Um encontro de vontades e personalidades ao

serviço do interesse de Portugal e dos Estados Unidos.

Vasco Rato, Presidente da FLAD.

 

As relações entre os Estados Unidos e Portugal têm uma história que remota o começo da nação americana. Ao longo dos anos, Portugal, o nosso pequeno país plantado à beira do Atlântico, e os Estados Unidos, desde os seus primeiros 13 estados, pouco populacionais, até aos 50 atuais com cerca de 330 milhões de habitantes, e uma das classes médias mais bem-sucedidas na história do mundo, têm sido parceiros, mesmo quando os go­vernos têm tido posições dissemelhantes. Quero acre­ditar que as relações entre os nossos dois países, têm ainda uma tónica importante graças à presença das comunidades de ascendência portuguesa nos EUA. Um pouco mais de uma milhão de emigrantes portugueses e seus descendentes, contribuem para a ligação entre os nossos dois países. Basta relembrar as palavras de sim­patia e de admiração que o antigo presidente norte-americano Barack Obama teve para com as nossas comu­nidades quando visitou o nosso país há alguns anos. Esse relacionamento, tem tido momentos muito impor­tantes no trabalho que a Fundação Luso-Americana para o Desenvolvimento (FLAD) tem feito ao longo da sua existência. A FLAD tem tido um papel fundamental na aproximação dos nossos dois países, através do apoio e na implementação de inúmeros projetos académicos, culturais, empresariais e políticas. Os Legislators’ Dialo­gues, é um desses projetos. Num momento em que as comunidades de origem portuguesa nos EUA ainda estão a descobrir o mundo político, este fórum vem apro­ximar os membros dos algures cognominados “laboratórios das democracias” luso-descendentes, assim como o fortalecimento do seu mundo no que concerne à atualidade do mundo português.
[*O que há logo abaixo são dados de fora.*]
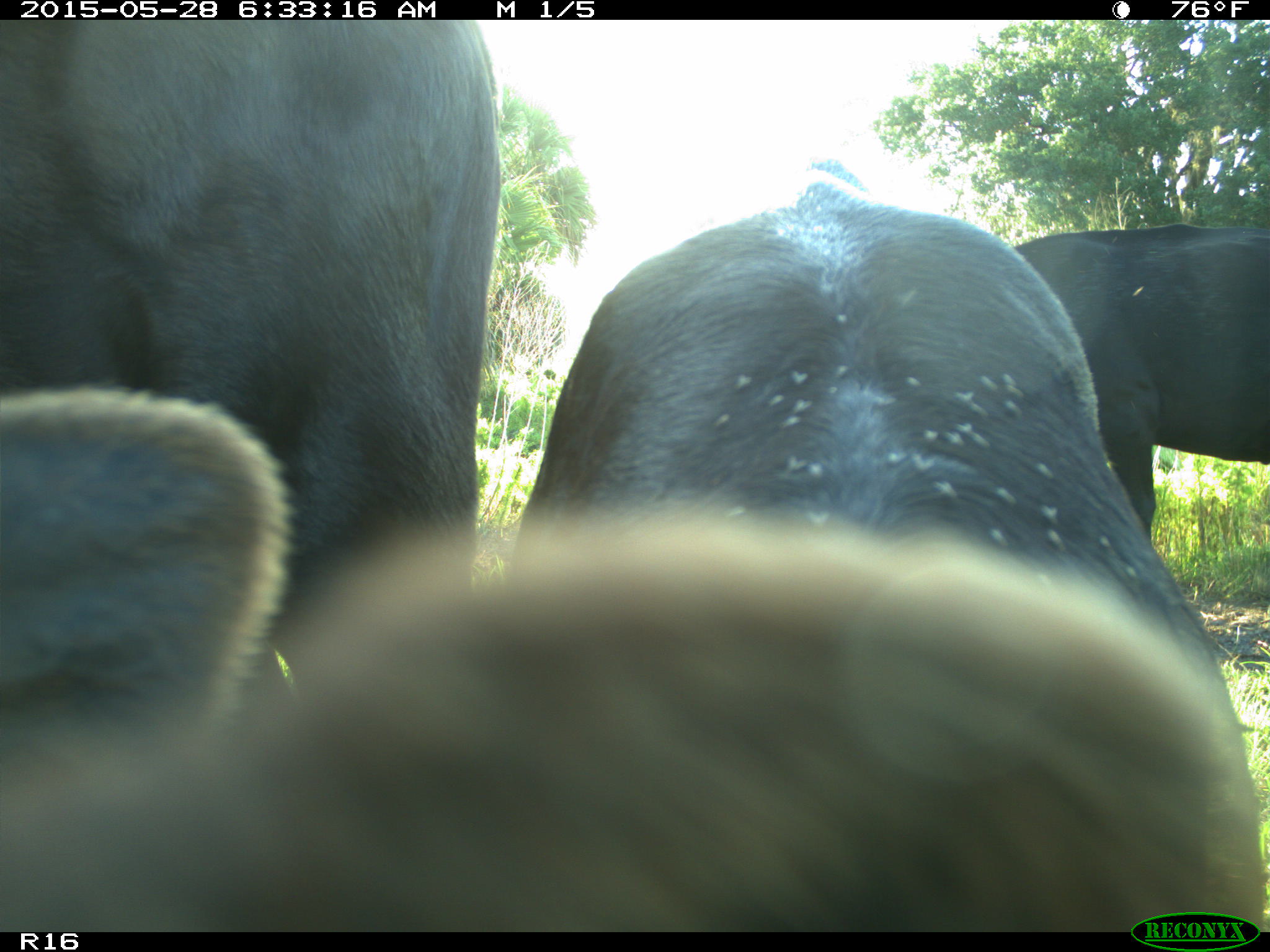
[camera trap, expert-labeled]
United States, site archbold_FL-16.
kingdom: Animalia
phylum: Chordata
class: Mammalia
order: Artiodactyla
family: Bovidae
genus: Bos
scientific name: Bos taurus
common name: domestic cow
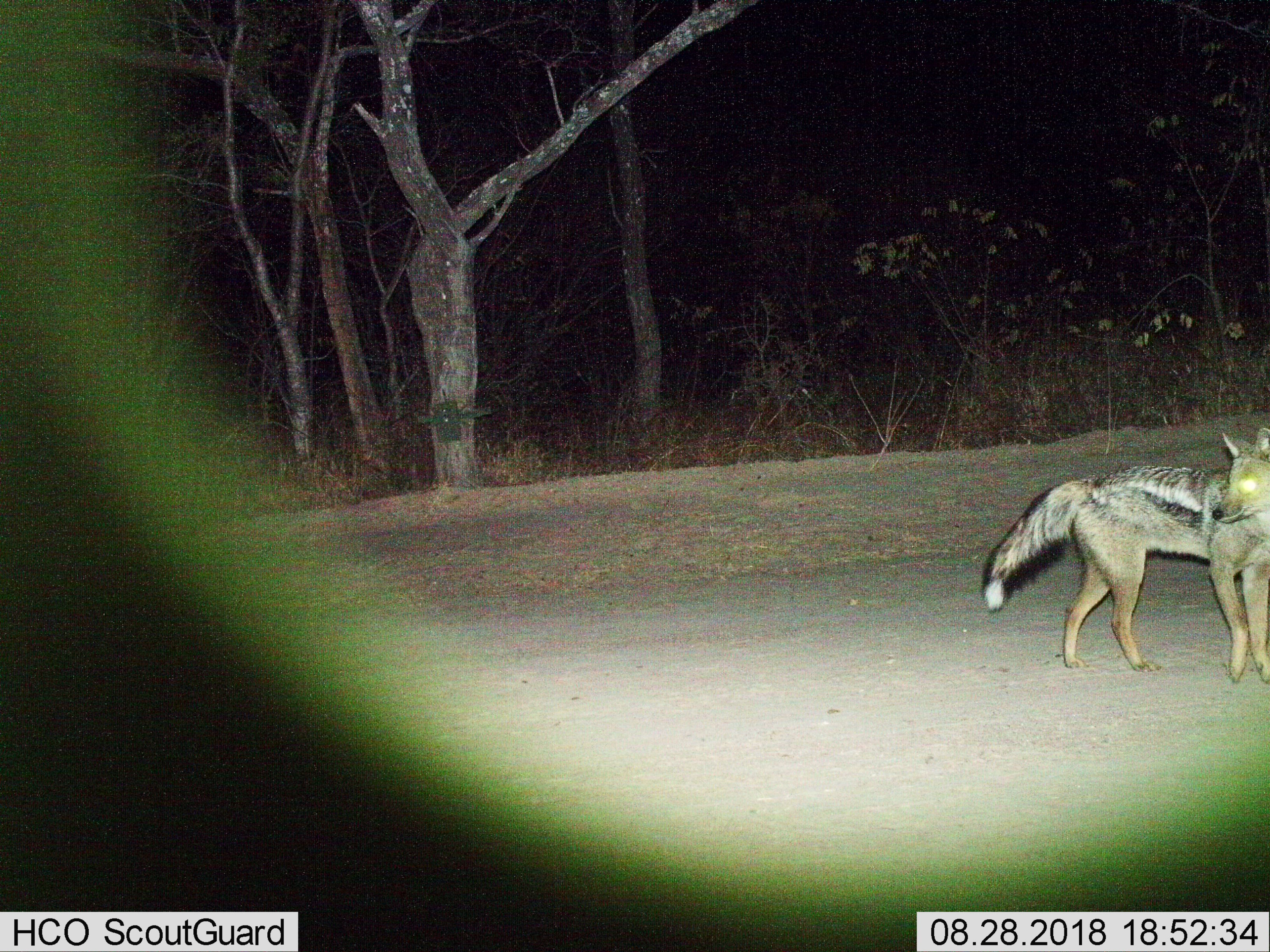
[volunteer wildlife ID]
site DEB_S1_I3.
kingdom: Animalia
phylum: Chordata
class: Mammalia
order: Carnivora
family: Canidae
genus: Lupulella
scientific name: Lupulella mesomelas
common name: black-backed jackal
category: jackalblackbacked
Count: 1.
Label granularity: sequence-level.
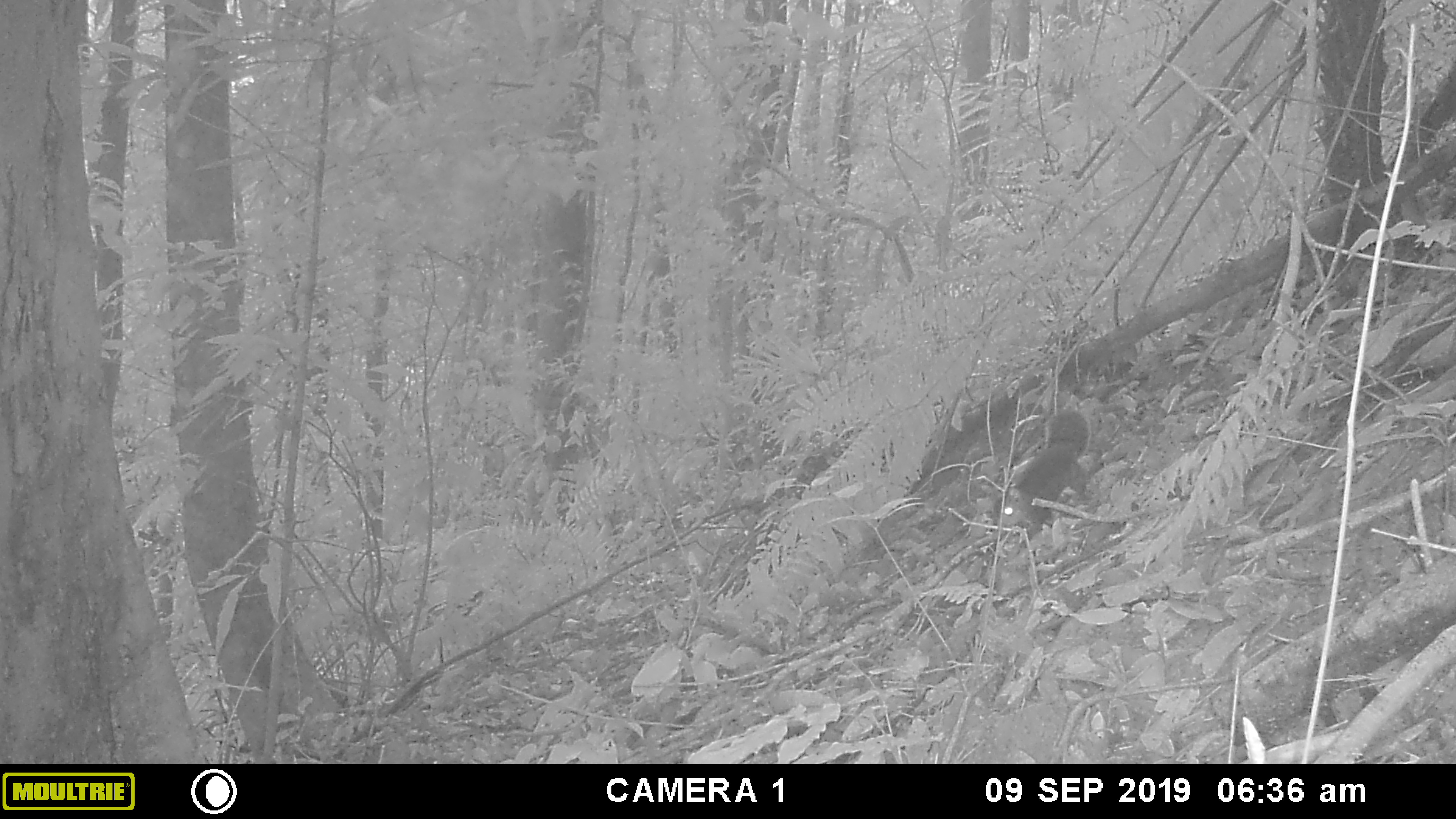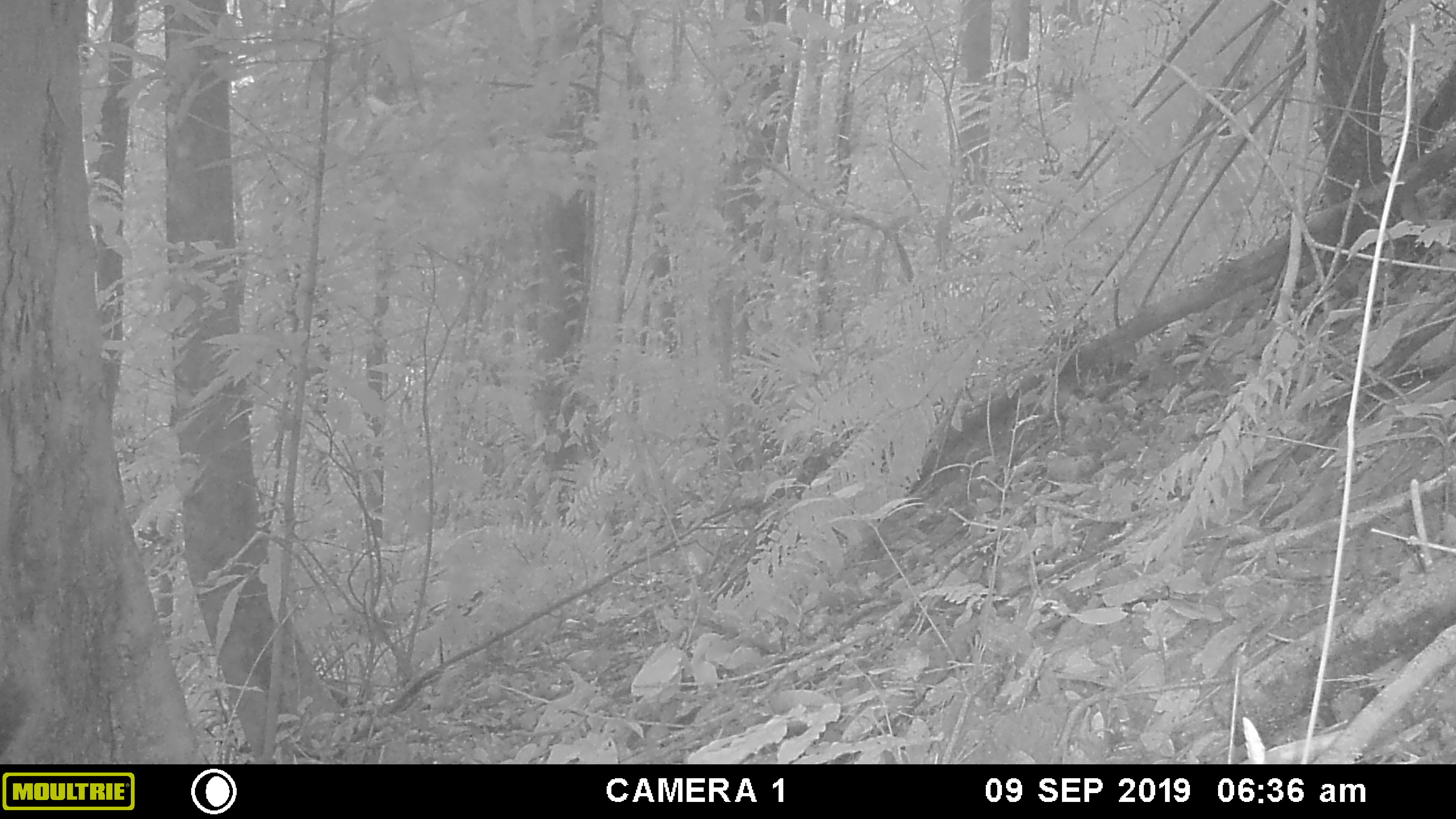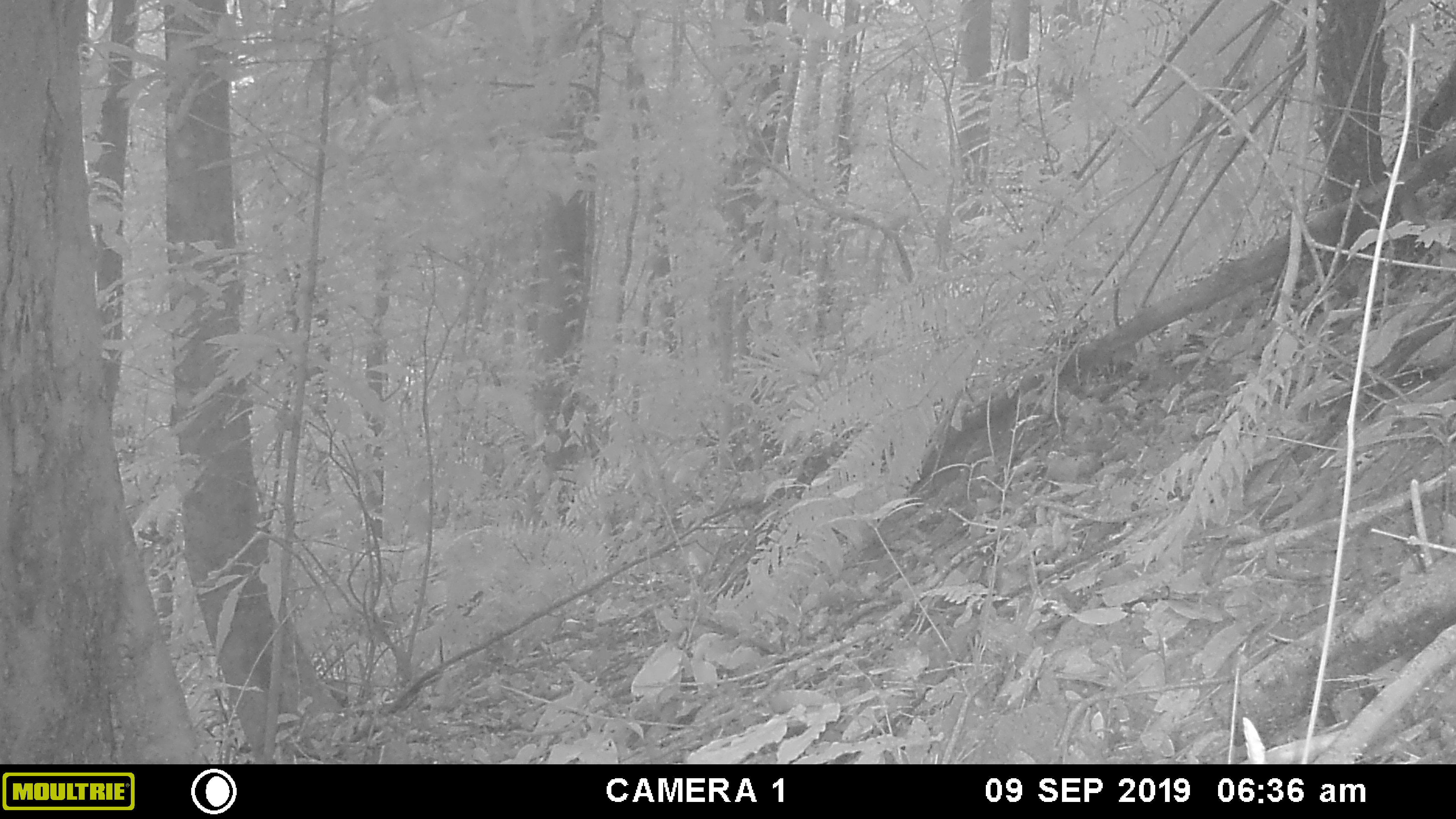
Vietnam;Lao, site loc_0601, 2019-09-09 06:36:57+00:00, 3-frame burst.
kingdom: Animalia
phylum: Chordata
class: Mammalia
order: Rodentia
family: Sciuridae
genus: Dremomys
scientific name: Dremomys rufigenis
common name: red-cheeked squirrel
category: red cheeked squirrel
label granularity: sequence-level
Nos dias 21 e 22 de abril de 2017, dezasseis legis­ladores, vindos dos estados da Califórnia, Massachusetts, Rhode Island e Connecticut convergiram na capital portuguesa para debaterem as realidades da participação política nas nossas comunidades, assim como ouvir, aprender e debater a atualidade portuguesa, nas suas mais variadas vertentes. O programa incluiu inter­venções de entidades ligadas ao ministério do mar; ao do principal partido da oposição, o PSD; do antigo em­baixador dos Estados Unidos em Portugal; do governo, através da presença do Ministro Adjunto, Eduardo Cabrita; de dois autarcas: Rui Moreira do Porto e Maria do Céu Albuquerque de Abrantes; de membros da liderança na embaixada dos EUA em Portugal, de elementos do ministério dos negócios estrangeiros; da representação do governo da Região Autónoma dos Açores, do Presidente da República, Marcelo Rebelo de Sousa e do antigo Presidente da Republica (um dos meus heróis da jovem democracia portuguesa) Jorge Sampaio.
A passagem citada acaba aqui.